Placing the painting back against the nail she spies the photographs resting in frames along the mantel still strung in gold and silver garland. There's one in particular that makes her swallow the painful lump in her dry throat. It's Tony and her, a handful of years ago at the science fair. Their faces are smeared with soot from an experiment gone wrong, but their matching Stark grins were wide and enthusiastic. Tony had one arm slung around her bony, prepubescent shoulders giving the camera a thumbs up while she holds up her smoldering experiment. Most of the frames were filled with their pictures. Small, happy moments when Pepper thought to pull out her camera and snap away excitedly.
"Miss. Stark are you alright? I'm detecting a rapid increase in your heart rate." JARVIS finally addressed his young mistress.
"I'm fine JARVIS." Mary swallowed again and pushed the photo down into her bag along with a picture of Aunt Peggy years ago one Fourth of July picnic and snapshot of Pepper buried deep in a stack of paperwork. Just like Mary would always picture her. "Are you planning a trip somewhere?"
"You could say that." She spat with a tremble in her tone as she fumbled to zip up her bag. "Is Mr. Stark aware of this?" The AI asks suspiciously. Mary freezes for a moment then finally zanks the zipper across firmly. "Miss. Stark are you sure that you are in the best condition to travel at the moment. According to my readings you have an elevated heart rate, a drastically off pH balance, and an increasingly low blood pressure."
"I'll be fine JARVIS! I just-, I just need to get out of here! I need, I need some space. I need to think."
She rakes her fingers through her hair shakily.
"Miss. Stark I really cannot approve of this."
"Then don't."
She throws her duffel over her shoulder and hurries for her shoes when she glimpse a mirror. Her head whips back painfully in a double take. No. No, dear God no. Limply her bag fell to the floor as a wave of numbness and shock trickle through Mary. Carefully, like she might scare off the reflection, she tip toes to the frame and gingerly presses her shaking fingertips against the glass.
This was not her. She was not the girl trapped behind the glass and staring back at her with a matching expression of terror. This girl had white blonde hair that ran straight, and grey eyes like liquid silver that bore into her; her skin was almost translucently pale. There was no more tan, no more honey highlights, no more chocolate eyes. This was another girl. It had to be.
"What's happening to me." She whispered through the empty room.
"The metallic levels in your blood seem to be at deadly levels Miss. Stark. And yet your vital signs, aside from your increased heart rate, all read as normal." There was a pause and a moment of hesitation in the AI's voice before he added, "I can't seem to explain it."

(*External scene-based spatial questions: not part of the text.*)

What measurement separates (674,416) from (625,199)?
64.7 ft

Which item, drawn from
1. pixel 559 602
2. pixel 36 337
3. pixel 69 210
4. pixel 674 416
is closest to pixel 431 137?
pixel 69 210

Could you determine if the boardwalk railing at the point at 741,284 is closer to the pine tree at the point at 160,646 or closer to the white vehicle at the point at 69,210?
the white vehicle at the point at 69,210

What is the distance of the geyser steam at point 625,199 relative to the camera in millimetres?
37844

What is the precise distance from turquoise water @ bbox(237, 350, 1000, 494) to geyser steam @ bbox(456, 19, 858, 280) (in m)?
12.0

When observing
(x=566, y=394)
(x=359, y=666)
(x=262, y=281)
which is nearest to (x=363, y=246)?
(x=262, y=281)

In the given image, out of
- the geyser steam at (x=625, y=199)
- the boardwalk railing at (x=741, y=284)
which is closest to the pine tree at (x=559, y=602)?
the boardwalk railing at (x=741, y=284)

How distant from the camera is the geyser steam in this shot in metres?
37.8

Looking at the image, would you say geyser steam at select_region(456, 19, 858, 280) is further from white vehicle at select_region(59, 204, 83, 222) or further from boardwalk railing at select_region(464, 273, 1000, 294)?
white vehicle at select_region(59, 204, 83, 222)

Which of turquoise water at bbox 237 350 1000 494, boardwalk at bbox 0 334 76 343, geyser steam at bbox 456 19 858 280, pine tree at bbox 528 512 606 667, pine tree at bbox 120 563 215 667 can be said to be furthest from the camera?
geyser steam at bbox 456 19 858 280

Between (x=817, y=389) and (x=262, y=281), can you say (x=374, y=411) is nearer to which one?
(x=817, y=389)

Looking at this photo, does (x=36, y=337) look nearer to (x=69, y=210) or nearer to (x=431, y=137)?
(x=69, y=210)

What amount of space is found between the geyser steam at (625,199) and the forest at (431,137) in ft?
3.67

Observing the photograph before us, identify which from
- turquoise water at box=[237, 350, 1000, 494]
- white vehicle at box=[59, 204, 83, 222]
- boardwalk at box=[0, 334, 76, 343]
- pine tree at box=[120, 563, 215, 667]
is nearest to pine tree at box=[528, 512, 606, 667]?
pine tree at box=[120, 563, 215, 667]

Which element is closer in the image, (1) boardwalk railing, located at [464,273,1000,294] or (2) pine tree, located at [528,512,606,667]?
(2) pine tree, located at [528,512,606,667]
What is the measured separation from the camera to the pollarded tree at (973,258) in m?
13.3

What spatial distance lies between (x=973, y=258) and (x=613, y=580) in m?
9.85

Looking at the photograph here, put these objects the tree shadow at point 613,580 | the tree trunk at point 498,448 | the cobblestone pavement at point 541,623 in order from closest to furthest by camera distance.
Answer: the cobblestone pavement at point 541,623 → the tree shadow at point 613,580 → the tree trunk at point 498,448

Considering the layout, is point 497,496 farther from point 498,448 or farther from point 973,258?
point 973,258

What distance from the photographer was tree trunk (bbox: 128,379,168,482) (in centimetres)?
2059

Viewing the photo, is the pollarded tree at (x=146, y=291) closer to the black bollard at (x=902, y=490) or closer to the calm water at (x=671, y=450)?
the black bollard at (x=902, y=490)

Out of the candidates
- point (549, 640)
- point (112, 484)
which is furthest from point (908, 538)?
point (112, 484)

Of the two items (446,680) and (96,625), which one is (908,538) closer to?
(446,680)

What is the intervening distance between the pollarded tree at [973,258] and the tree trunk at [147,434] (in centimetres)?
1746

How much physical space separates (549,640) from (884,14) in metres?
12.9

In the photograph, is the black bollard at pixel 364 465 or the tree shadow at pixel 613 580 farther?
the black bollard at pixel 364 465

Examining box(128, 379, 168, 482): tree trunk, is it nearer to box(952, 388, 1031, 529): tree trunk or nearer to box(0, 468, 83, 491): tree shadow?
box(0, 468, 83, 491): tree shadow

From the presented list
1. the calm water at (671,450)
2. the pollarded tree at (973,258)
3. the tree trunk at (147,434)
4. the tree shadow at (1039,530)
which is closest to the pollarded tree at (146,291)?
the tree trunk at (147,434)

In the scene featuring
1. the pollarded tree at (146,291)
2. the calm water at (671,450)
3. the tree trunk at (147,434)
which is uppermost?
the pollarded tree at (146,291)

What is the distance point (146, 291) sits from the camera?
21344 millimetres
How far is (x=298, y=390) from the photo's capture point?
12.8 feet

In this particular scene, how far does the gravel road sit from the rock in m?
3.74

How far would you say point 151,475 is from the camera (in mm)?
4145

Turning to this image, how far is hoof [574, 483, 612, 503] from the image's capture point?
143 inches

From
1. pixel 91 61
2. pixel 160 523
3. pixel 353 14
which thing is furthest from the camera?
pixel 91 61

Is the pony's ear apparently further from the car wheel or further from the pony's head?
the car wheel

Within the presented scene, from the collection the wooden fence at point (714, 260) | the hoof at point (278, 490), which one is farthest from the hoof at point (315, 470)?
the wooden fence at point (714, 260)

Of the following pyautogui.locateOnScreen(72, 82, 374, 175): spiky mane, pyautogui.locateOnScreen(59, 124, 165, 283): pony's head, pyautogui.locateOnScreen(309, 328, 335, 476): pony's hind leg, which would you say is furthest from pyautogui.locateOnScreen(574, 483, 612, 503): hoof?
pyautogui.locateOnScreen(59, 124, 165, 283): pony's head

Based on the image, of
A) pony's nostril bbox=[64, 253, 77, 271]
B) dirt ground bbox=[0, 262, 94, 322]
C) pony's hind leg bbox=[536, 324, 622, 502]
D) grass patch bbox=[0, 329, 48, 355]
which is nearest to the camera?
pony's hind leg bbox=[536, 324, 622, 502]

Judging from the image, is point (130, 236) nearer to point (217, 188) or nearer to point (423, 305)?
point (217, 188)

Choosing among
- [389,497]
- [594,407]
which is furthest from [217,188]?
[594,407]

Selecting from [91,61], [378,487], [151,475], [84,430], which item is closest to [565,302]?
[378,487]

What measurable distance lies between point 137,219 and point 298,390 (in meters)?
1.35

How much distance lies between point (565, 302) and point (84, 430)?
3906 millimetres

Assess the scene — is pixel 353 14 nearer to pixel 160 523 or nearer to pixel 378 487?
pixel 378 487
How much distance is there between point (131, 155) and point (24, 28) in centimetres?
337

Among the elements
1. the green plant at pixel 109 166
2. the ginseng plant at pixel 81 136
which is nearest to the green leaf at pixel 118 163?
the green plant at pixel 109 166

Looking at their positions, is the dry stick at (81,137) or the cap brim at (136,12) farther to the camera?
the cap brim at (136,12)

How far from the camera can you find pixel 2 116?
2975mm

Mary's brown-, silver eyes flickered to the staircase leading down into one of the labs. The walls had smoke damage above the trail of soot and footprints that tracked themselves through her happy home, her winter wonderland. It still smelled like smoke. She had a pretty good idea what happened. "What should I tell miss? He shall likely be worried."
Mary looked back into the mirror, then down at her bag. She looked over at her wonderland of Christmas cheer then down the stairs where her own little horror shop resided. Her eyes hardened like two slivers of steel, jaw setting painfully. The anger and bitterness filled up her ora and rolled off her in waves.
"Tell him he got rid of his burden."
The smell of smoke chases her out of Stark towers.